You may assume marketing and sales teams naturally function in lockstep. They share the same core goal: to grow the business they serve. However, if you are a sales or marketing professional, it is likely you have felt friction between the two groups. Unfortunately, not all marketing and sales teams speak the same language. Despite sharing the same long-term mission, short-term priorities can clash when not aligned. This misalignment is compounded when the teams do not serve each other, share insights, and establish mutual measurable goals.
Many marketing and sales departments tend to work in silos and do not have many opportunities to collaborate. The result is that the marketing person suggesting the blog post topic or authoring the ad copy is completely disconnected from the salesperson’s growth goals and the real-world questions the sales rep gets every day. The less communication and collaboration between the two parties, the less effective both teams become. Sales departments grow resentful feeling they never have materials that resonate, while marketing teams feel like short-order-cooks catering under pressure to business development whims.
This story may sound familiar to you, but it does not have to be this way. Marketing and sales teams can, and should, align and collaborate. Even if the sales team is more focused on quota and the marketing team centers more on presentation and messaging, the two departments can benefit from leveraging each other’s strengths. Successful coordination starts with developing a culture of openness and partnership between marketers and salespeople in which both teams function as one communicative, cohesive growth team.
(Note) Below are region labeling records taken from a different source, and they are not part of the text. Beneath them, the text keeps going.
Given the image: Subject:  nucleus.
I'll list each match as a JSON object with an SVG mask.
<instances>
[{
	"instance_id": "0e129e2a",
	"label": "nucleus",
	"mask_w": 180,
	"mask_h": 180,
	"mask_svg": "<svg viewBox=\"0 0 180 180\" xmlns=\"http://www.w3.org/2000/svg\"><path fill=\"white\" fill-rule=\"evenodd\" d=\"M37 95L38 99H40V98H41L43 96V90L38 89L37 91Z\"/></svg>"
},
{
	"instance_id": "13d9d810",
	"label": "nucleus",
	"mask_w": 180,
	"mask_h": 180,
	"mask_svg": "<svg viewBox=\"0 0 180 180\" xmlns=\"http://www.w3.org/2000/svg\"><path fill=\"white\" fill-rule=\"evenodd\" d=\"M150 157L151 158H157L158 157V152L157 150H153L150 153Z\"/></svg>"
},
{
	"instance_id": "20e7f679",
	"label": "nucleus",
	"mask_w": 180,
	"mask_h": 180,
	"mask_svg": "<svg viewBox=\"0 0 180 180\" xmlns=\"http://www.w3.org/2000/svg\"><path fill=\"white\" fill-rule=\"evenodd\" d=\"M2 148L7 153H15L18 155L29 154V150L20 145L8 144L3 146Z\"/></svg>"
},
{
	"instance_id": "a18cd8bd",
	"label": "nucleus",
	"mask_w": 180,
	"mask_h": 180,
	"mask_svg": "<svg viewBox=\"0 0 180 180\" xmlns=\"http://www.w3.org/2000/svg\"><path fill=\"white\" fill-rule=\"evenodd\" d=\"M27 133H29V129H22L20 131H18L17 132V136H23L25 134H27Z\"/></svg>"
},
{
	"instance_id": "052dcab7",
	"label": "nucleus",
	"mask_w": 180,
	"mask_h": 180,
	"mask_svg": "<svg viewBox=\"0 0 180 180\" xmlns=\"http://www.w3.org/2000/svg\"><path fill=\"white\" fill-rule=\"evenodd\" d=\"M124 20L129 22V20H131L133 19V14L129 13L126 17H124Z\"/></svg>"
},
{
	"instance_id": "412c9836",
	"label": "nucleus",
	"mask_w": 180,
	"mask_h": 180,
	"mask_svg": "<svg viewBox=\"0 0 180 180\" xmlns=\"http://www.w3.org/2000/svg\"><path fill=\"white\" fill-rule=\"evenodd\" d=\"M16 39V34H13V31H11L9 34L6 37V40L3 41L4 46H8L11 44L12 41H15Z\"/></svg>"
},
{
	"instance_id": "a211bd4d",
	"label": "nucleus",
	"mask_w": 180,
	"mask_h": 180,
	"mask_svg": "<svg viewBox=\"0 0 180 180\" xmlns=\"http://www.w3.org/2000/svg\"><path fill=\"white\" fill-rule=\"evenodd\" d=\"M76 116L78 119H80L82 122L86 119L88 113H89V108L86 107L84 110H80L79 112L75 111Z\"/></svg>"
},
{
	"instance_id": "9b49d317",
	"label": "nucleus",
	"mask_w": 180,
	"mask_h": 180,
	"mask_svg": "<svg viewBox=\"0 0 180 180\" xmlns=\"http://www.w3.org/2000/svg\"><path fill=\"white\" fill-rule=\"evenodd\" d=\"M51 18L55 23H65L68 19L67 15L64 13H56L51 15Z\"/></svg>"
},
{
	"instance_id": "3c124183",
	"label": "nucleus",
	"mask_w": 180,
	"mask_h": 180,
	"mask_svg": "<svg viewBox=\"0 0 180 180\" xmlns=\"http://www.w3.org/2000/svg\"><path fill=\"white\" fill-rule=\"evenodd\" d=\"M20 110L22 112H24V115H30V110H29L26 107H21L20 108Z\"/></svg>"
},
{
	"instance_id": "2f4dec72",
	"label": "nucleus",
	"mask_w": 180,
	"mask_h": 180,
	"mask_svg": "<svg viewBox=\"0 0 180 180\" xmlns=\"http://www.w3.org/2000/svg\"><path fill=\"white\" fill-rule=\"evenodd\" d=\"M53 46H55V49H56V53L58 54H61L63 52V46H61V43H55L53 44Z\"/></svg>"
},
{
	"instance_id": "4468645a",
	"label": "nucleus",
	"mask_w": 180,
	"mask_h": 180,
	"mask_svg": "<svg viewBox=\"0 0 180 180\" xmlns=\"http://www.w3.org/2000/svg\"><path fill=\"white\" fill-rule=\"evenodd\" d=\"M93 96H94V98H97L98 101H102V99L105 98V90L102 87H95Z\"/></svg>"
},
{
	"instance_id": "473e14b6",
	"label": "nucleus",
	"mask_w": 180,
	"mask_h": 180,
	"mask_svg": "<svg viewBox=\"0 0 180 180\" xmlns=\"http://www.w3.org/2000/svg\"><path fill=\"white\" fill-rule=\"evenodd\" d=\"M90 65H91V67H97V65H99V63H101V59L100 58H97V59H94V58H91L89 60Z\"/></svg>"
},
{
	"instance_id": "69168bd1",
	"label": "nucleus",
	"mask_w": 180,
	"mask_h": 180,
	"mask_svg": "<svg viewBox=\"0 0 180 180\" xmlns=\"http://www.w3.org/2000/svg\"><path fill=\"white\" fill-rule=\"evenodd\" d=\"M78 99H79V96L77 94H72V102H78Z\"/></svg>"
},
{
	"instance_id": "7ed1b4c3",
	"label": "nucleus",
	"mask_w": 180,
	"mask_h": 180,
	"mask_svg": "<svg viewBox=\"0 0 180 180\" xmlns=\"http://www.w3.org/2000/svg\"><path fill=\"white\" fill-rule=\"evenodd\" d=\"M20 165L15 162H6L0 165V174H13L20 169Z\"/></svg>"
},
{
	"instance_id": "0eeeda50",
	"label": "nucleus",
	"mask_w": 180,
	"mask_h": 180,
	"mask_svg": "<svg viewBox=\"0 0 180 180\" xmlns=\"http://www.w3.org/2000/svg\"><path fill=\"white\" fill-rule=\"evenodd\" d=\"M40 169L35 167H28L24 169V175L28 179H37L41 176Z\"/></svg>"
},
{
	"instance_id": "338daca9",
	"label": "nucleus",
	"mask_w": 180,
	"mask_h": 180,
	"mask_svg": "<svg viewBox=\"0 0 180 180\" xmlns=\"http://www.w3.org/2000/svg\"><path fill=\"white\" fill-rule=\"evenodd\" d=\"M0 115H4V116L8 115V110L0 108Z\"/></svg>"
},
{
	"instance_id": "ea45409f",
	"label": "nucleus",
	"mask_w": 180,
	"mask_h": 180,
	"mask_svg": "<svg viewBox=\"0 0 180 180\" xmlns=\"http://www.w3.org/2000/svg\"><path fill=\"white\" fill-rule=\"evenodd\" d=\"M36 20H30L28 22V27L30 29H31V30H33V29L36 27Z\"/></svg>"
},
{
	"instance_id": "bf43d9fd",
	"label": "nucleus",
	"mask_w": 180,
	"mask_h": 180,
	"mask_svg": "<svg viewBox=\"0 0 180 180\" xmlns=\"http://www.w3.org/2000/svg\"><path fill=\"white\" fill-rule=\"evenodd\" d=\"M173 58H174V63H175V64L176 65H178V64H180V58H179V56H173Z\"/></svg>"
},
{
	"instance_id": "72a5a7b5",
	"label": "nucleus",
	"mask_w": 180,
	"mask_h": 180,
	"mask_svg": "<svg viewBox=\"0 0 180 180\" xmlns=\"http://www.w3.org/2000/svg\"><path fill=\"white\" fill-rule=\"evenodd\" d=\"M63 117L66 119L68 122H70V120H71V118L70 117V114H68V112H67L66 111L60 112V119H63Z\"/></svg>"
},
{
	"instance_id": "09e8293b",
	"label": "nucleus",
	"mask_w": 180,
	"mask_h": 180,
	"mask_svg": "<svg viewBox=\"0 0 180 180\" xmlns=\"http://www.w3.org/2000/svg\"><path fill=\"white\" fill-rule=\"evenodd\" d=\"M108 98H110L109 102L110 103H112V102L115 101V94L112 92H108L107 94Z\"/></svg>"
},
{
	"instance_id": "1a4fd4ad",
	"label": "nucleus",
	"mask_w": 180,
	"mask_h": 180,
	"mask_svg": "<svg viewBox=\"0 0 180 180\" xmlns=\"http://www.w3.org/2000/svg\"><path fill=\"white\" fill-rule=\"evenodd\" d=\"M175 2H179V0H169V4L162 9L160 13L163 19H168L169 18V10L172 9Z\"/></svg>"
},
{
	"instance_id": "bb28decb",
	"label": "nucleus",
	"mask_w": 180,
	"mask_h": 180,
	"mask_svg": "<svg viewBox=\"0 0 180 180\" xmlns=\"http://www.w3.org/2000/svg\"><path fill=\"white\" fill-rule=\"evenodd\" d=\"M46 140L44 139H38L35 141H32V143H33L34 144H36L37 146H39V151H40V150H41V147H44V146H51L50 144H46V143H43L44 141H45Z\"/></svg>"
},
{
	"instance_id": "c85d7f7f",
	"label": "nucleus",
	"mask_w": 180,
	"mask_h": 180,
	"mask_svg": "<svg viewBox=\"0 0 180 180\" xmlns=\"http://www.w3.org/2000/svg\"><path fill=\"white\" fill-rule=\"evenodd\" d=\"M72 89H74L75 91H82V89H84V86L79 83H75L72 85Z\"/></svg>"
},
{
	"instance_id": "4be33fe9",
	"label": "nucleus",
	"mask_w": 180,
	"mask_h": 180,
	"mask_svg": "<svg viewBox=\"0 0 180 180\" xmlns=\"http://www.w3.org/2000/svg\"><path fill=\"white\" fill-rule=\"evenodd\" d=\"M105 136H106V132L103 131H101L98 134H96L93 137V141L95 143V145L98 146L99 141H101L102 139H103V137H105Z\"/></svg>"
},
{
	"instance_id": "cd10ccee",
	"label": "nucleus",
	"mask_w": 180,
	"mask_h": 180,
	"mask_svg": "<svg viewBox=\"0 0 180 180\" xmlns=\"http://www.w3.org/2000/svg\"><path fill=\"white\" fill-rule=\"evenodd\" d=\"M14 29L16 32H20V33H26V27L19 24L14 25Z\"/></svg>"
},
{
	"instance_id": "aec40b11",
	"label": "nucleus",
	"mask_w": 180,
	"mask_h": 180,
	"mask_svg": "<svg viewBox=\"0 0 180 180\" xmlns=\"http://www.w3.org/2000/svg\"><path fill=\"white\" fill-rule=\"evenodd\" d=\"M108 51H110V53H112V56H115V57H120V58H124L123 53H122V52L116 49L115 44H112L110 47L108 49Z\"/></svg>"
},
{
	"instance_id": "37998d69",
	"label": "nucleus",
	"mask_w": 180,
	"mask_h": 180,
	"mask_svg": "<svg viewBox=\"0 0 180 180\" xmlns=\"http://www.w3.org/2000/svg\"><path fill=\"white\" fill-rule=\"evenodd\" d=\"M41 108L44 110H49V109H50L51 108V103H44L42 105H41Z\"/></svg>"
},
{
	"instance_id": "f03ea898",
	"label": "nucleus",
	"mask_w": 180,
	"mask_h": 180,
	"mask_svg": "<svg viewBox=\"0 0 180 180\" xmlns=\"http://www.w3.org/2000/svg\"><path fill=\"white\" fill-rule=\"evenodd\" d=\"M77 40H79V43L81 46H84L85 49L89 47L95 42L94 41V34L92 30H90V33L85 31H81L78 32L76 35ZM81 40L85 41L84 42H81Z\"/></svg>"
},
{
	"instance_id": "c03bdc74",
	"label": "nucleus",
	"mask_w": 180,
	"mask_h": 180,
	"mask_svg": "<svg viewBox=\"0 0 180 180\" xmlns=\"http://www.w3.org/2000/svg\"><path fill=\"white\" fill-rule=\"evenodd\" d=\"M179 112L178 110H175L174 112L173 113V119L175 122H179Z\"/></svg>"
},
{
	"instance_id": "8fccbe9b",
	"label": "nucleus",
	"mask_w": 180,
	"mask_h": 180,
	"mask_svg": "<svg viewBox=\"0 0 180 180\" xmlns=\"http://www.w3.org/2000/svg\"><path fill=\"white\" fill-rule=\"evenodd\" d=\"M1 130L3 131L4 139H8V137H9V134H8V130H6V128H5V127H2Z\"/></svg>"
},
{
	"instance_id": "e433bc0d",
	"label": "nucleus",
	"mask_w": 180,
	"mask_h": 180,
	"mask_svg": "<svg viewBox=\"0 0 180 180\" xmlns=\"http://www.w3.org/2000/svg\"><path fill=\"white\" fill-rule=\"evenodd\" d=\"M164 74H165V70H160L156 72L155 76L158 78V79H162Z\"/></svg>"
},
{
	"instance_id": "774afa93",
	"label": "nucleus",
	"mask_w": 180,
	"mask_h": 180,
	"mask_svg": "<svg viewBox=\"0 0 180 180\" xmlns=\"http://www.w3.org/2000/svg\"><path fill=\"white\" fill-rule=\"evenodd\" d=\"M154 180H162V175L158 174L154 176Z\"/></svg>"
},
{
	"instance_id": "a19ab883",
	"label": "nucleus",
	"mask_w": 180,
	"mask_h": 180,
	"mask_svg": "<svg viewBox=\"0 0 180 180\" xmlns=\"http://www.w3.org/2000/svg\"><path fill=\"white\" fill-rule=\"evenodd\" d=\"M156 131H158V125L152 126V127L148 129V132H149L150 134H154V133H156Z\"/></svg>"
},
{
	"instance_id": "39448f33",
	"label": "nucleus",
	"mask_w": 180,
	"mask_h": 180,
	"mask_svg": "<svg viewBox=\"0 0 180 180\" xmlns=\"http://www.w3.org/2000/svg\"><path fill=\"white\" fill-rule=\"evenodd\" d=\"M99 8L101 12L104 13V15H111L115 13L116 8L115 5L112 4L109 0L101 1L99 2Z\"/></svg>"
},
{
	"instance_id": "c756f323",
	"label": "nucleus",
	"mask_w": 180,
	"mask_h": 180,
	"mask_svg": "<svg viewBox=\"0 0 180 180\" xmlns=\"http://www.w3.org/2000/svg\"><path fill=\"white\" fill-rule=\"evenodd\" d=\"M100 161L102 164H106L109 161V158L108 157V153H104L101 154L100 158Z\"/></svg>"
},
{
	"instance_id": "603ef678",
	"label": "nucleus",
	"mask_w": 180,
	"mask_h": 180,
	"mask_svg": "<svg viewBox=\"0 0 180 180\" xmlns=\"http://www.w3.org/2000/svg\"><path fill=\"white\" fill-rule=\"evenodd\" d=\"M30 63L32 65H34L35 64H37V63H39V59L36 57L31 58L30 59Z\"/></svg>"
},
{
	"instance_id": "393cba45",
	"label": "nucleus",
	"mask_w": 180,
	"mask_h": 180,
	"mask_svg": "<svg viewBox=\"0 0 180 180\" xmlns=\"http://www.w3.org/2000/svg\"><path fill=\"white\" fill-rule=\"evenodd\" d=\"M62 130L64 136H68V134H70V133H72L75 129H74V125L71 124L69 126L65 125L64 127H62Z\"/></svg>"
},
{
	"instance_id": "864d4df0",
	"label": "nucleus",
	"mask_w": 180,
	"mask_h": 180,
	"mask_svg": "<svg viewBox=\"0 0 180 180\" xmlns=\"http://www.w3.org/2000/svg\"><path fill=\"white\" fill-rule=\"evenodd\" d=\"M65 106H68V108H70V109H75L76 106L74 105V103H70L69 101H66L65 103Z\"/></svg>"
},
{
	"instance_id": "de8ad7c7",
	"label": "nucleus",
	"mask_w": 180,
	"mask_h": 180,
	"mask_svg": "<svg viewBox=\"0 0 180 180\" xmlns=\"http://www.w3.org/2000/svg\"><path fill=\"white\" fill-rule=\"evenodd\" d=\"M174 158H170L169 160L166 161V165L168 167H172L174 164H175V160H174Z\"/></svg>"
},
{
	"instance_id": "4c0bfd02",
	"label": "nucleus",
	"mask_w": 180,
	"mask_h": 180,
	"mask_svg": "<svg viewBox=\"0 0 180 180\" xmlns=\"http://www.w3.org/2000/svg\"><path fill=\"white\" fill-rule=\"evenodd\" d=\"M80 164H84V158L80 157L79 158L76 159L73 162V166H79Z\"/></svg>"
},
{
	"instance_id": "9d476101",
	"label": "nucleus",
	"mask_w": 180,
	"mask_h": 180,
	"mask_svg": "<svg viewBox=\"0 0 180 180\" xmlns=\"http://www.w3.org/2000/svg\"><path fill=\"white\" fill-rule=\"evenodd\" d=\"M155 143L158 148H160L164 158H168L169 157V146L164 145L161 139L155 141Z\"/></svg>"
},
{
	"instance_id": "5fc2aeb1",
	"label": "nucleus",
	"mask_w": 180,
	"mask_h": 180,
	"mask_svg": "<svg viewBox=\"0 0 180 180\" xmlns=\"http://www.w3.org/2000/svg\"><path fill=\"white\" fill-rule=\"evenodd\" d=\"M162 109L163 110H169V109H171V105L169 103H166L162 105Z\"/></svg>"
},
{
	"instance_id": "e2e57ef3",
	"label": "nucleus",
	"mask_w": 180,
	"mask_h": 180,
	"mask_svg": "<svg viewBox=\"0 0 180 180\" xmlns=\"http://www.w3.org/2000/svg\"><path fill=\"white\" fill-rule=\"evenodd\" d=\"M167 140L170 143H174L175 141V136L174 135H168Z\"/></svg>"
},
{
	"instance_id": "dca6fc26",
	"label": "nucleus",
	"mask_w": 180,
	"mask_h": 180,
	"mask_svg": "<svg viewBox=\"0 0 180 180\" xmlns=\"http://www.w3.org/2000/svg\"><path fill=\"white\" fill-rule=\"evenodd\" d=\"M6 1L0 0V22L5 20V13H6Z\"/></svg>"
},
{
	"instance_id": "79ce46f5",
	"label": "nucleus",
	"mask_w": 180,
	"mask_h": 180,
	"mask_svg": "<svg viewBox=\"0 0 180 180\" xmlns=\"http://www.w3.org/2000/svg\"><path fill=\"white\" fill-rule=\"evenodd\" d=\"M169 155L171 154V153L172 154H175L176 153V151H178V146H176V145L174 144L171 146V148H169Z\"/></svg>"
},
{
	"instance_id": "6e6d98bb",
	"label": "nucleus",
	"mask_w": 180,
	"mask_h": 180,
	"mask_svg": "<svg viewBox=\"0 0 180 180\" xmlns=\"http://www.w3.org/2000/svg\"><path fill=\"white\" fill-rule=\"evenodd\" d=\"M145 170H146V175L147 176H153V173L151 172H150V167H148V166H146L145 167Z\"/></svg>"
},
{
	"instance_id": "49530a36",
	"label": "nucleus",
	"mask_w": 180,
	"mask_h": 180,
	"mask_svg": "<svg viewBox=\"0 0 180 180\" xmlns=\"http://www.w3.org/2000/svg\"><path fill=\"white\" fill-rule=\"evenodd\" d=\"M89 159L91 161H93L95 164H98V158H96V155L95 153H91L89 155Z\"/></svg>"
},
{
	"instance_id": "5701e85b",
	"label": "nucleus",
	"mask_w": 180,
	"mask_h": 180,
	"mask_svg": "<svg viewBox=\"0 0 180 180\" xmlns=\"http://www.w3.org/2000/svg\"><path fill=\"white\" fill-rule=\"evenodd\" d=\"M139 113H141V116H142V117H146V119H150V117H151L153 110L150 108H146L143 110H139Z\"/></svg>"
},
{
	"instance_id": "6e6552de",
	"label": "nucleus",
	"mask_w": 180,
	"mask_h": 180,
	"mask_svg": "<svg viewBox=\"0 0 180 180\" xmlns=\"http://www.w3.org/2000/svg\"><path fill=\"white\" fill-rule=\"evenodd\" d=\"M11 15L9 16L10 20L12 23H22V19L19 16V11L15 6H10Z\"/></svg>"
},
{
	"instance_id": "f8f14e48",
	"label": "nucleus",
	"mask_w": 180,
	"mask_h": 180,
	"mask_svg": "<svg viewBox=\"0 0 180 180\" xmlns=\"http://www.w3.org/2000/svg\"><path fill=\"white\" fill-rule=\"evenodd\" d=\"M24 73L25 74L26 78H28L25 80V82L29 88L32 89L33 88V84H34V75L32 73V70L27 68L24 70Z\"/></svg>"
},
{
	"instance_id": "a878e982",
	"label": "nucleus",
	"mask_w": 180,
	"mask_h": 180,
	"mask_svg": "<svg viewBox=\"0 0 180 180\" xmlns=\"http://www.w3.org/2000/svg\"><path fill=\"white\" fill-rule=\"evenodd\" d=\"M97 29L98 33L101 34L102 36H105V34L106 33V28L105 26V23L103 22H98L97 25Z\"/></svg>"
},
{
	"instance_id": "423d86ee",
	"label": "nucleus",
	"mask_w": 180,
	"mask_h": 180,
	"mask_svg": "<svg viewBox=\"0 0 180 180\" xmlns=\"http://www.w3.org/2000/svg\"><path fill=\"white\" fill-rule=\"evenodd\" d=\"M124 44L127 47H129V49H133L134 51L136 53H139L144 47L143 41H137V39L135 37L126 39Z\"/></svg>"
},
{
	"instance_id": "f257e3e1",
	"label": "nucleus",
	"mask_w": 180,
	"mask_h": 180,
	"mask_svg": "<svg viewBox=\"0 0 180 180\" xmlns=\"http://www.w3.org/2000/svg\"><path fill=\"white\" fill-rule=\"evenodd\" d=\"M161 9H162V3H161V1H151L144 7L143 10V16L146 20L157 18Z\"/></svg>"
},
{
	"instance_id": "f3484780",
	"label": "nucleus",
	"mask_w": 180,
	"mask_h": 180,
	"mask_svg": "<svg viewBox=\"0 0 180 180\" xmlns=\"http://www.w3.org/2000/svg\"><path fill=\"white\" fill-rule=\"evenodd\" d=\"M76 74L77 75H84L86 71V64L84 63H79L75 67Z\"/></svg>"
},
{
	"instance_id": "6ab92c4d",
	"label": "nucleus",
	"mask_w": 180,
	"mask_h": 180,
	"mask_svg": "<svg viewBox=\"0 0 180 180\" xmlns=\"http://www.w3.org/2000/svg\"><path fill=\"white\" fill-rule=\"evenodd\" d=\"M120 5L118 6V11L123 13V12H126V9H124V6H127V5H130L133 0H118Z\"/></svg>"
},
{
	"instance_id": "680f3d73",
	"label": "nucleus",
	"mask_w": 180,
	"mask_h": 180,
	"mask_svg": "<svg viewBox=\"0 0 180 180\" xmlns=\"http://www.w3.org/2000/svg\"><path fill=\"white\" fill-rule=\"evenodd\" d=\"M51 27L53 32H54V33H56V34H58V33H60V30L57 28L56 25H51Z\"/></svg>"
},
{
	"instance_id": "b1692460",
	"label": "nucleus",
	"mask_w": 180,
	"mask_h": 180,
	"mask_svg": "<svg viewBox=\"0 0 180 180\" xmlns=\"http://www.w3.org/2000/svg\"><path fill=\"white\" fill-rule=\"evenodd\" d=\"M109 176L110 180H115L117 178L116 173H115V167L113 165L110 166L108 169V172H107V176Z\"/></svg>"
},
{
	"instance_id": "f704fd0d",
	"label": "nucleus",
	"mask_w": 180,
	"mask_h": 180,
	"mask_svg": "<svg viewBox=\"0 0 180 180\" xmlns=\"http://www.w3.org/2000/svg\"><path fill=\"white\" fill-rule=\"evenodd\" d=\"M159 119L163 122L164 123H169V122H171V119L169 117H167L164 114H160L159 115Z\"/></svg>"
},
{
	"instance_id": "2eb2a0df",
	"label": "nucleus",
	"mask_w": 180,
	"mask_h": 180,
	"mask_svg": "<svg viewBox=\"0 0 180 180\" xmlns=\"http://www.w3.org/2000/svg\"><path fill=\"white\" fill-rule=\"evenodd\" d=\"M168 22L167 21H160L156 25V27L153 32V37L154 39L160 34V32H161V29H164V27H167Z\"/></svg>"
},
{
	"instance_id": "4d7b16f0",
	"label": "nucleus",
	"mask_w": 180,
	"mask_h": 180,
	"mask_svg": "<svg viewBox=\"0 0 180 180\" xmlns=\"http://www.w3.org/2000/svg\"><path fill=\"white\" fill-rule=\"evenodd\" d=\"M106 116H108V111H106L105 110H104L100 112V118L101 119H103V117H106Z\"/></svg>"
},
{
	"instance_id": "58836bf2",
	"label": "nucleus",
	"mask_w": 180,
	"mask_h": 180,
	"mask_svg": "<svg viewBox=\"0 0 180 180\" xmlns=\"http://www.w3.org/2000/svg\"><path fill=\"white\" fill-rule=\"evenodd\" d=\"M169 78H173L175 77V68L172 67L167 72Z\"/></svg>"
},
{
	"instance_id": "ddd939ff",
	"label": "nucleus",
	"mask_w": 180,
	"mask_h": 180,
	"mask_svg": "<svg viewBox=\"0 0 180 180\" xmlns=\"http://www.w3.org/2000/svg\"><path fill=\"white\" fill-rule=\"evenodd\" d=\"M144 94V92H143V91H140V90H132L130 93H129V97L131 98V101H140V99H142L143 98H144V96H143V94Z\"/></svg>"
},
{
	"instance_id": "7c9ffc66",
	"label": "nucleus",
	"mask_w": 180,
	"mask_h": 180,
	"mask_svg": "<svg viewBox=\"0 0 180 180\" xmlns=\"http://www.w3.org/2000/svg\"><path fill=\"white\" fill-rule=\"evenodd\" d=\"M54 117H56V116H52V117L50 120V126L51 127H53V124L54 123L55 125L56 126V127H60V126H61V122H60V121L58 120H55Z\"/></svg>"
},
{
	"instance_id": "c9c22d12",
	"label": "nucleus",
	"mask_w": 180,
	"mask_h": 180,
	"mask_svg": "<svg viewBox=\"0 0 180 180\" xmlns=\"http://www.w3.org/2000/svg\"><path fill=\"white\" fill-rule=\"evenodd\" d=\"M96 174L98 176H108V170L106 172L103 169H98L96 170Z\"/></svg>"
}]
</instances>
Establishing true alignment is no small task, especially if the “us versus them” culture is engrained. However, when the two groups navigate the dip between adversarial obligations to each other and willingly enrich each other’s work—the result is a more efficient sales and marketing machine that delivers more, higher quality prospects and nurtures them through your organization’s sales pipeline.
In our experience aligning sales and marketing efforts over the past decade, these four pillars drive successful cohesion:
- Promote open communication.
- Establish shared incentives.
- Clearly communicate success metrics.
- Establish consistent practices to make sure you are reinforcing all the above.
Here is why it is so important to align your teams, and some practical tips for achieving all four of those lofty goals.
Why Should Your Marketing and Sales Teams Be Aligned?
Sales and marketing teams tend to stick to their own circle. If there are not any obvious issues and business is steadily ticking up, does it matter if the strategy is aligned across each team?
It really does.
If open two-way communication and knowledge sharing are missing, then you are leaving growth opportunities on the table.
The long business-to-business healthcare sales cycle means a single campaign, message or presentation is rarely the silver bullet that immediately generates new clients. Rather, meaningful results come from the collective effect of many sales and marketing efforts at every level of the sales funnel over a period. The longer the buyer journey, the more crucial marketing, and sales rapport becomes. When sales and marketing communicate, they can collaborate to refine messaging in the market over time and build new materials and campaigns that resonate.
Marketers miss the full picture if they are buried in Google Analytics and spec sheets for the new convention booth. Sure, those things are necessary and matter. However, the most important thing a marketer can do is understand the up-to-date questions prospects are asking and what customers appreciate about the business. As it turns out, salespeople (and operational colleagues) have those answers.
Salespeople miss opportunities to refresh and refine messaging when they are buried in calls and CRM data entry. The most effective salespeople are great listeners, and they practice and refine their pitch based on what they hear. As it turns out, marketers are professional communicators, experts at crafting effective messages that get to the heart of audience pain points.
Looking at it this way, it seems clear the two parties can make each other more effective. While members of both teams have differing strengths, they both benefit when they share strategies, data, and feedback across the cubicle wall (or Zoom room).